• _EXERCISE 1_
Return the passage of the Capitol Reef travel account that begins with the words containing "We stopped at" and ends with "saw this bird.", copied word for word.

• _EXCERPT TO READ_
Moving on from the Calf Creek Campground we continued east towards Boulder, Utah, reportedly the last town in the Lower 48 to receive postal service. Here, you can cut south along the Burr Trail Road and descend into the canyon country that ultimately becomes Capitol Reef National Park, or you can head straight and go up and over Boulder Mountain. Ideally, you go out one way and come back the other. We decided to drive up the mountain. There's a fascinating scenic contrast along this route. You wind through high alpine forests of aspen and pine, but at the summit view points you stare way down, and way out at the barren rocklands of the massive Colorado Plateau. What appears on the road atlas as a little square of non-descript brown reveals itself to be this glorious jumble of sunset colored canyons, walled-in to the southeast by the snow-capped Henry Mountains. When Powell and Freemont first explored this area there were literal blank spaces on their maps. In terms of American population density, what you are looking at is the statistical Middle of Nowhere.
We continued on to Capitol Reef National Park with the intention of camping two more nights before returning home. Capitol Reef is a unique park in the sense that many of the trails, interpretive walks, as well as the visitor center and campground, can be accessed without paying an entrance fee. This fact, coupled with the relative remoteness of the area, creates a very different human dynamic within the park, and especially within the campground. This isn't a stop on a typical parkland itinerary. Here, I became as much an amateur anthropologist as an observer of nature. The unique cultural experience that is life at the Fruita campground is as interesting and entertaining as anything I might have seen in Las Vegas. If I had stopped there. Which I didn't. And that's fine. Really.
We turned into the campground, relieved to find numerous available spots. If you can't find camping here, you have very limited options in the immediate vicinity. As we drove around I had the impression that we were crashing some enormous family reunion. Occupied campsites were packed with people of all ages. Utah locals rather than tourists. Huge buffets were set atop folding tables with American flag tablecloths. Large daytime campfires raged in firepits, fueled by free firewood (more on that later). We selected a campsite as far away from the festivities as possible, making the mistake of assuming that the unoccupied sites nearby would remain unoccupied. The lesson is this: better to choose the enemy you can see, and not the one who will come rolling in at one in the morning and spend the next two hours hammering tent spikes and ferrying children and dogs through your campsite to the bathroom.
Anyway, we set up camp and got back in the car. We drove out the park's scenic road and continued all the way to the Grand Wash turn-off. Here, you can continue down a nicely graded dirt road that follows the floor of the canyon and offers perspectives you usually have to get out of your car to enjoy.
We stopped at the parking lot and strolled around, resolving to return the next day to take a proper hike further into the canyon. Grand Wash connects with the highway so it is possible to through-hike the canyon if you have two cars. We then drove back out of the wash. And saw this bird.

• _SUPPLIED DATA_
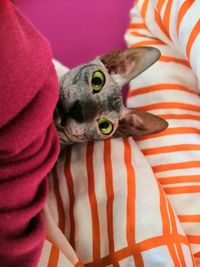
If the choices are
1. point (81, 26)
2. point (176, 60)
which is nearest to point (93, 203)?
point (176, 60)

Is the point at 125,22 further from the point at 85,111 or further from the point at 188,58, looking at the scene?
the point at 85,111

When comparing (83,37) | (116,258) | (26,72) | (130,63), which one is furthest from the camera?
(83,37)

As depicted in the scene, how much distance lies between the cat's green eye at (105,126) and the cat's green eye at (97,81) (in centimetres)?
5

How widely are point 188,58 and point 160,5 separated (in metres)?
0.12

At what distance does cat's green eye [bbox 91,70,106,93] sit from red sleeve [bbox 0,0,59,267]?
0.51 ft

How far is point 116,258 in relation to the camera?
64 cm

...

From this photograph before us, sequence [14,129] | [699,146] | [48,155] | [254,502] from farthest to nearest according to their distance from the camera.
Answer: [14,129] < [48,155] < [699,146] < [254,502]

• _EXERCISE 2_
Rewrite the rows from the line containing "From this photograph" through the line containing "Answer: [14,129] <" as a JSON list of strings, one string per line, with blank lines omitted.

• _FINISHED ANSWER 1_
We stopped at the parking lot and strolled around, resolving to return the next day to take a proper hike further into the canyon. Grand Wash connects with the highway so it is possible to through-hike the canyon if you have two cars. We then drove back out of the wash. And saw this bird.

• _FINISHED ANSWER 2_
[
  "From this photograph before us, sequence [14,129] | [699,146] | [48,155] | [254,502] from farthest to nearest according to their distance from the camera.",
  "Answer: [14,129] < [48,155] < [699,146] < [254,502]"
]